Pour résumer, les Israélites du Nouveau Pacte sont convaincus que le Pérou est une terre sainte et qu’un bon jour des chariots de feu les emmèneront vivre la vie éternelle sur une autre planète après un paquet de péripéties dont je vous épargne le détail.

L’être humain ne cessera jamais de m’étonner.

Je loge dans une petite pension tenue par un jeune couple néerlando-péruvien pourvu d’un adorable bébé d’un an et demi. Voyez comme je suis pognée dans mes stéréotypes de genre, j’étais sûre que c’était une fille à cause de ses cheveux longs réunis en petite couette frisée au sommet de sa tête. On s’en fout, mais pas tant que ça puisque le papa s’est empressé de me détromper. En tout cas, j’ai rarement vu un bébé aussi joyeux. Il rigole tout le temps, il jase, il gazouille, on s’aime déjà bien tous les deux.

J’ai fait aussi la connaissance d’un couple de Français, Adèle et Romain, qui étaient venus passer trois jours et qui restent collés depuis deux semaines, conquis par la gentillesse des hôtes, les bonnes vibrations, les ondes positives, le surf, l’énergie vitale qui se dégage des murs et des plafonds, name it. Ils m’ont raconté que, hier, ils ont fait l’expérience du venin de crapaud amazonien, que leur a instillé un couple d’Allemands qui revenait de la jungle. Une expérience spirituelle fantastique, un rituel magique, un instant de pure vérité, je ne vous dis que ça. Paraît que ça te guérit de tout, même de ce que tu sais pas que t’as.

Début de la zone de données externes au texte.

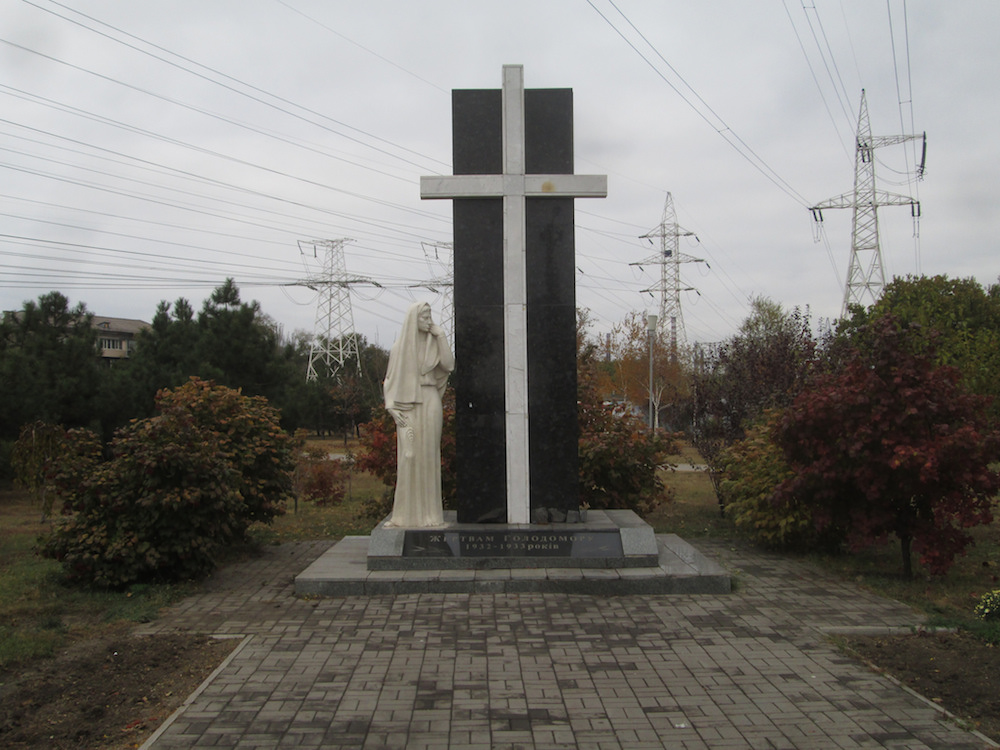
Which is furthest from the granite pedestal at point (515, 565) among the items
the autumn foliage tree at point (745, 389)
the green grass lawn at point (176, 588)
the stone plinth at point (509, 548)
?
the autumn foliage tree at point (745, 389)

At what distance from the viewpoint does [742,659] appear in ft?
18.4

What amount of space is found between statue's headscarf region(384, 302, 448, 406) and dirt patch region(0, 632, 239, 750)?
2.93m

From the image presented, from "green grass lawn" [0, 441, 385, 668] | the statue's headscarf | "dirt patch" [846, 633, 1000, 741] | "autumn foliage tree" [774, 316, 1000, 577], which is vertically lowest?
"green grass lawn" [0, 441, 385, 668]

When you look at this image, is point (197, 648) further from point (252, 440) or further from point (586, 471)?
point (586, 471)

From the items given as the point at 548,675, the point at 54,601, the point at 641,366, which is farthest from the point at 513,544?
the point at 641,366

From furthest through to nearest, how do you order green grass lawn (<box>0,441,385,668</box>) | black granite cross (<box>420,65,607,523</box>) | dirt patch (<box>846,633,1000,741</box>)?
black granite cross (<box>420,65,607,523</box>) → green grass lawn (<box>0,441,385,668</box>) → dirt patch (<box>846,633,1000,741</box>)

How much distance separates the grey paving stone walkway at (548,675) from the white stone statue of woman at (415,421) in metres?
1.10

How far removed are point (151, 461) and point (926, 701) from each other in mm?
6924

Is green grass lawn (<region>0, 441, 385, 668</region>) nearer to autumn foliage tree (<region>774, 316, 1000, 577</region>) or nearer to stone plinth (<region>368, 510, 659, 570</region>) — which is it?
stone plinth (<region>368, 510, 659, 570</region>)

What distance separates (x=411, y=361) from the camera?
26.5ft

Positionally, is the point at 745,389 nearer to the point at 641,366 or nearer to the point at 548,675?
the point at 548,675

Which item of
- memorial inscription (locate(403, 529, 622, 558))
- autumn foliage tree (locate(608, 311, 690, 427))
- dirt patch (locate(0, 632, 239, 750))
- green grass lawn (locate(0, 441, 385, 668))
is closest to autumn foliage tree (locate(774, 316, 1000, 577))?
memorial inscription (locate(403, 529, 622, 558))

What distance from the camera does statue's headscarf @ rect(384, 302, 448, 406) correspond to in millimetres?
8031

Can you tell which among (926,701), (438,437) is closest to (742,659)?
(926,701)
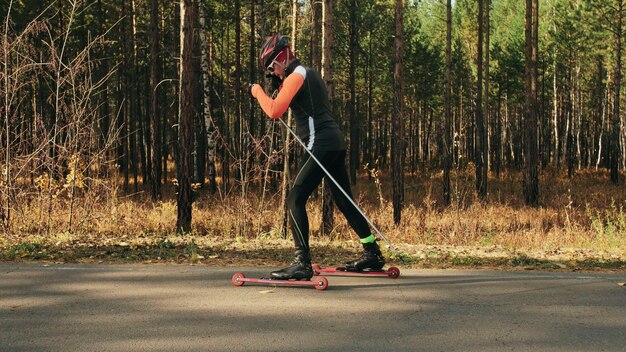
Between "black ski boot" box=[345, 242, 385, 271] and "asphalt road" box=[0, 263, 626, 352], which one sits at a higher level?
"black ski boot" box=[345, 242, 385, 271]

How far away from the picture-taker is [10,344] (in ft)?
14.0

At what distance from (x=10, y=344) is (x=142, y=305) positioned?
1.21 m

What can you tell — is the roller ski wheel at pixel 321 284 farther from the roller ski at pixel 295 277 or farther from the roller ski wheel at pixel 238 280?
the roller ski wheel at pixel 238 280

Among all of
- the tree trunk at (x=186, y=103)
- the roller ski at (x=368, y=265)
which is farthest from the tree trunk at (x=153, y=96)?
the roller ski at (x=368, y=265)

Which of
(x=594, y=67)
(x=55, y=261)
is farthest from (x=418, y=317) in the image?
(x=594, y=67)

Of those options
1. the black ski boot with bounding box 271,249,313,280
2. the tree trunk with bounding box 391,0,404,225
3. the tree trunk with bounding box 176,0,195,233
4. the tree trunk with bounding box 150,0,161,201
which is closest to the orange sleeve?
the black ski boot with bounding box 271,249,313,280

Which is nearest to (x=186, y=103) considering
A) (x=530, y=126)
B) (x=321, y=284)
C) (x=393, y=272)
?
(x=393, y=272)

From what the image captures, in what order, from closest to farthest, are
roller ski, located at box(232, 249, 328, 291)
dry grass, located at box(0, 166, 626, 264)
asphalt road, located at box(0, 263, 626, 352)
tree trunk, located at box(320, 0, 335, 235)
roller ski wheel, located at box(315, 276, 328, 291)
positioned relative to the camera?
1. asphalt road, located at box(0, 263, 626, 352)
2. roller ski wheel, located at box(315, 276, 328, 291)
3. roller ski, located at box(232, 249, 328, 291)
4. dry grass, located at box(0, 166, 626, 264)
5. tree trunk, located at box(320, 0, 335, 235)

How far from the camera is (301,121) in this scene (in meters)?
6.28

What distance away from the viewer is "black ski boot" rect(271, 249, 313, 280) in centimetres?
606

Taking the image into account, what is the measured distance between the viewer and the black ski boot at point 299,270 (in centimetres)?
606

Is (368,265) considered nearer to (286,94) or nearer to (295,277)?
(295,277)

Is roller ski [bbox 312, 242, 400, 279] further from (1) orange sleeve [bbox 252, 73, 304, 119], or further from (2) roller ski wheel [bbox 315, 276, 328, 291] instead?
(1) orange sleeve [bbox 252, 73, 304, 119]

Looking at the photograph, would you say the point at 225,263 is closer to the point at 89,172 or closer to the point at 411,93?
the point at 89,172
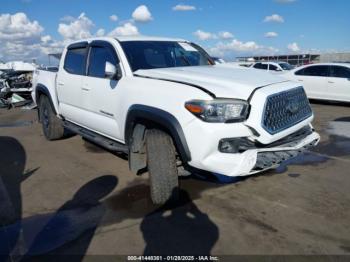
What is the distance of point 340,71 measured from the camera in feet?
38.0

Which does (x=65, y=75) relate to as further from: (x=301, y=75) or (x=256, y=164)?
(x=301, y=75)

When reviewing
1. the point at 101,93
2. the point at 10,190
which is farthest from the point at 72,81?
the point at 10,190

Une chance que j’étais pas là.

Il y a un autre couple, italo-néerlandais celui-là, qui voyage avec un bébé d’un an et demi lui aussi. Luca (le bébé) est malade depuis quelques jours, ses parents lui donnent un antibiotique pour le soigner. Un enfant aux couches qui souffre de diarrhée, mettons que tu veux que ça se règle au plus sacrant, autant pour lui que pour toi. Regard désolé d’Adèle, qui révèle aux parents que tout ça peut se soigner naturellement, sans antibiotiques, qui sont full mauvais por el cuerpo… et qui, 15 minutes plus tard, se roule et fume une cigarette, chose qu’elle et son chum font je ne sais combien de fois par jour.

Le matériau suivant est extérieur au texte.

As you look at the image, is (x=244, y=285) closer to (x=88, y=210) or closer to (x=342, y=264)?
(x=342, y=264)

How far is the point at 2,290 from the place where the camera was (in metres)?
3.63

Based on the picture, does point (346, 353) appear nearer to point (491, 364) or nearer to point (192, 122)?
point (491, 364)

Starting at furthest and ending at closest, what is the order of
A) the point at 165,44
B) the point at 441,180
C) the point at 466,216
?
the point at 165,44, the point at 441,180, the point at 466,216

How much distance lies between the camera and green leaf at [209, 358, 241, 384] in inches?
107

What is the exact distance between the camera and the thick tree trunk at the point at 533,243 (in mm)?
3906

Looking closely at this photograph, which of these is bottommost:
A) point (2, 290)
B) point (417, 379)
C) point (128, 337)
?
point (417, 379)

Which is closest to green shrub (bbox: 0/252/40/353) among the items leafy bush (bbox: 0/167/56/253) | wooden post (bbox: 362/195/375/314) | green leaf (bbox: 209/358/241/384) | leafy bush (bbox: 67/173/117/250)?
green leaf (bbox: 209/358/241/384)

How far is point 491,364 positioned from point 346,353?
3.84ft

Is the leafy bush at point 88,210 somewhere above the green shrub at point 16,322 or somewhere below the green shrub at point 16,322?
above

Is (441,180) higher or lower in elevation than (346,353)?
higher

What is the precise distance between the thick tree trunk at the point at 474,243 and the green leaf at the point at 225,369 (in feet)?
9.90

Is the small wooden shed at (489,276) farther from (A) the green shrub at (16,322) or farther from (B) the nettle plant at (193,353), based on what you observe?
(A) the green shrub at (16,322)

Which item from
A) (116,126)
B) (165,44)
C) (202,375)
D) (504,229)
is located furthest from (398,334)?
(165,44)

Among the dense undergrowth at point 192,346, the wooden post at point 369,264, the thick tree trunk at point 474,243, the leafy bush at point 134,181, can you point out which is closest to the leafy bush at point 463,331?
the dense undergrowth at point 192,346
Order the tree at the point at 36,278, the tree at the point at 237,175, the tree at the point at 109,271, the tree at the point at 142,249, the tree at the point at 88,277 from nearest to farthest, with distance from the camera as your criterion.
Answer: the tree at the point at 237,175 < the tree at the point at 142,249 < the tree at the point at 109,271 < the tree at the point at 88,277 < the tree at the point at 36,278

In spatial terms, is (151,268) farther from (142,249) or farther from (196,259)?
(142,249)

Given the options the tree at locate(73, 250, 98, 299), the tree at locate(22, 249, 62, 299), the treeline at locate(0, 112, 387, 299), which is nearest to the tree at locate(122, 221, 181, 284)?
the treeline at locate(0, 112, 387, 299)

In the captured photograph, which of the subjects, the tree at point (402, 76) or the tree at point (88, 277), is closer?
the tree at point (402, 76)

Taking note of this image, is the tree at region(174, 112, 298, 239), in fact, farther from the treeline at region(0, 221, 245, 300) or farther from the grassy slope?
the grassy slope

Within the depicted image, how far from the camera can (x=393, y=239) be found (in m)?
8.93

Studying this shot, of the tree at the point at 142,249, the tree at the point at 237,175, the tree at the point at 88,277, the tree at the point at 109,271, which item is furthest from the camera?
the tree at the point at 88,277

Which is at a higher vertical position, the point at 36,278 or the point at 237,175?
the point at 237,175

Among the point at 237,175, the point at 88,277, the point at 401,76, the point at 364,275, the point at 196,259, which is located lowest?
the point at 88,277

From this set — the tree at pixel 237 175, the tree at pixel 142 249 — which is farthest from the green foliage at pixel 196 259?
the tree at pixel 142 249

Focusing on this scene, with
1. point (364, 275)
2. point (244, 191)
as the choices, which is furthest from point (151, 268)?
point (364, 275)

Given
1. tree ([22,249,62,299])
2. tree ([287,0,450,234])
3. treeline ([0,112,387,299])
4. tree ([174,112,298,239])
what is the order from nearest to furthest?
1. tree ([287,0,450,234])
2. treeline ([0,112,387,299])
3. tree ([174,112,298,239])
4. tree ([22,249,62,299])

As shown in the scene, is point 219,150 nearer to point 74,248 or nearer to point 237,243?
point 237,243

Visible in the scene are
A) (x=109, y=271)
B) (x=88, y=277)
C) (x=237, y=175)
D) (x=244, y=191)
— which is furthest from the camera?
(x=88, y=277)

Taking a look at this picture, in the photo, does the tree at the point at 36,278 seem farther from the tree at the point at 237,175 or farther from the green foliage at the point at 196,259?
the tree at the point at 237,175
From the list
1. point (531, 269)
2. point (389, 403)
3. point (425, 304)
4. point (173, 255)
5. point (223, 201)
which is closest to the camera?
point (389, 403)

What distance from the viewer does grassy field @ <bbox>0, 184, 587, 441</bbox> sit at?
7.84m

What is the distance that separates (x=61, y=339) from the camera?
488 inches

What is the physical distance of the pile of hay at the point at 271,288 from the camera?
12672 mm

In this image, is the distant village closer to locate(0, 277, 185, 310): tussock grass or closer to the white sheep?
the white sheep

L’être humain, je vous jure, ne cessera jamais de m’étonner.

Bon, je me moque un peu, mais pour vrai, toutes ces personnes sont d’une gentillesse infinie. J’ai juste un peu peur qu’ils m’offrent un massage dans le genre de ceux qu’ils se donnent mutuellement tout bonnement en conversant (mon corps, c’est mon corps, ce n’est pas le tien…) ou qu’ils découvrent que je suis complètement insensible aux ondes positives. Et que j’aime bien le cochon de lait grillé.

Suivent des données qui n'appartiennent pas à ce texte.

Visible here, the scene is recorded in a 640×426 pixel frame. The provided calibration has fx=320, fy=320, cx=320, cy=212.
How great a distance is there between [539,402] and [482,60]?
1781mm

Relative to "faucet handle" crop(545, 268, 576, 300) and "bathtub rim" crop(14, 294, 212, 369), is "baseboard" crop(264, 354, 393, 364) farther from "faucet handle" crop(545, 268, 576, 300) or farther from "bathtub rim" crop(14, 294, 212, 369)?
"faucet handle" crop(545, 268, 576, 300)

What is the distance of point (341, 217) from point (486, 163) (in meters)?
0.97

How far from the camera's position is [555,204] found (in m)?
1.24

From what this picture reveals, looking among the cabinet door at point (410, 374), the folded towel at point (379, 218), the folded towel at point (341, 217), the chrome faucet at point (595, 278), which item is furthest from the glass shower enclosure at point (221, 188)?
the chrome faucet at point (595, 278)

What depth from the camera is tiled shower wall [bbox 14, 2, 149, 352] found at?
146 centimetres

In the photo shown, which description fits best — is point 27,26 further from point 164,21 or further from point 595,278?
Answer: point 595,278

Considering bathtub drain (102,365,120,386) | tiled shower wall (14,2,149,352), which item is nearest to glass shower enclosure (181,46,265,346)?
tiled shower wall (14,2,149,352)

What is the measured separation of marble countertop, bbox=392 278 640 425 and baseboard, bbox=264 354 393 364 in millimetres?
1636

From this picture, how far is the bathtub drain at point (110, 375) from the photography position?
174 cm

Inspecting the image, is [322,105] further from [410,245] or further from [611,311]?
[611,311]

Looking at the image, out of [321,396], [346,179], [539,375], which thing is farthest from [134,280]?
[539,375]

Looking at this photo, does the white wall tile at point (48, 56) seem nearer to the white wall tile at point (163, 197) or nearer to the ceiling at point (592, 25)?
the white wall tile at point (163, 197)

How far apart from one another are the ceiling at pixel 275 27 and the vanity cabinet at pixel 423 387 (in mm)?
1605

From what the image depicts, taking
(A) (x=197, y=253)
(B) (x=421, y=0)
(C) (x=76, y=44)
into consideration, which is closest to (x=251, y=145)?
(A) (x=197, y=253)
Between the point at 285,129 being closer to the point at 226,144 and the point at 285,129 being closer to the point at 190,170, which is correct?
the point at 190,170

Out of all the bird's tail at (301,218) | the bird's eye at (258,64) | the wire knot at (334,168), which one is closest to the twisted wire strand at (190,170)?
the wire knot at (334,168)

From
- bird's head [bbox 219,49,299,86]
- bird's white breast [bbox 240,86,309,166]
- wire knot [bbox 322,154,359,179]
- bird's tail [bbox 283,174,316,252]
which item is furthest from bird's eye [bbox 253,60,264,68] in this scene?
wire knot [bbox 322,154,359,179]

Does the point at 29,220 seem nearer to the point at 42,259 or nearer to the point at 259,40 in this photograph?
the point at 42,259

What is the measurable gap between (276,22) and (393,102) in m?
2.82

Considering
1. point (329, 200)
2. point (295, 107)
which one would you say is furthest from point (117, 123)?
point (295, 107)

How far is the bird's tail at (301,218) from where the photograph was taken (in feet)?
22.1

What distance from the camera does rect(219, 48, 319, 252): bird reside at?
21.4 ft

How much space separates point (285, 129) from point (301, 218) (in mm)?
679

Sinon, pour parler un peu de Huanchaco, c’est un ancien village de pêcheurs devenu un paradis pour les surfeurs. Autrefois, les pêcheurs partaient en mer à califourchon sur de petites embarcations faites de roseaux, les caballitos de totora («petits chevaux de roseau», ou quelque chose comme ça). Ils surfaient bien avant l’invention des planches de carbone!

Aujourd’hui, bien peu de gens savent encore fabriquer les caballitos. D’ailleurs, j’ai lu quelque part que les marais où poussaient les roseaux ont presque tous été asséchés. Mais il reste de valeureux gardiens des traditions, tel ce monsieur que j’ai rencontré en me promenant au hasard des rues.

Plus je voyage, plus j’ai l’impression d’assister aux derniers instants de ces cultures millénaires. Je me souviens d’avoir eu les mêmes réflexions l’an dernier en Grèce.

En tout cas, pour en revenir à Huanchaco, la ville a les mêmes airs que toutes les petites villes balnéaires des pays dits pauvres, avec ses hippies de tous les âges qui ont fini par s’y installer parce que la vie n’est pas chère, parce qu’il y fait bon, parce que parce que.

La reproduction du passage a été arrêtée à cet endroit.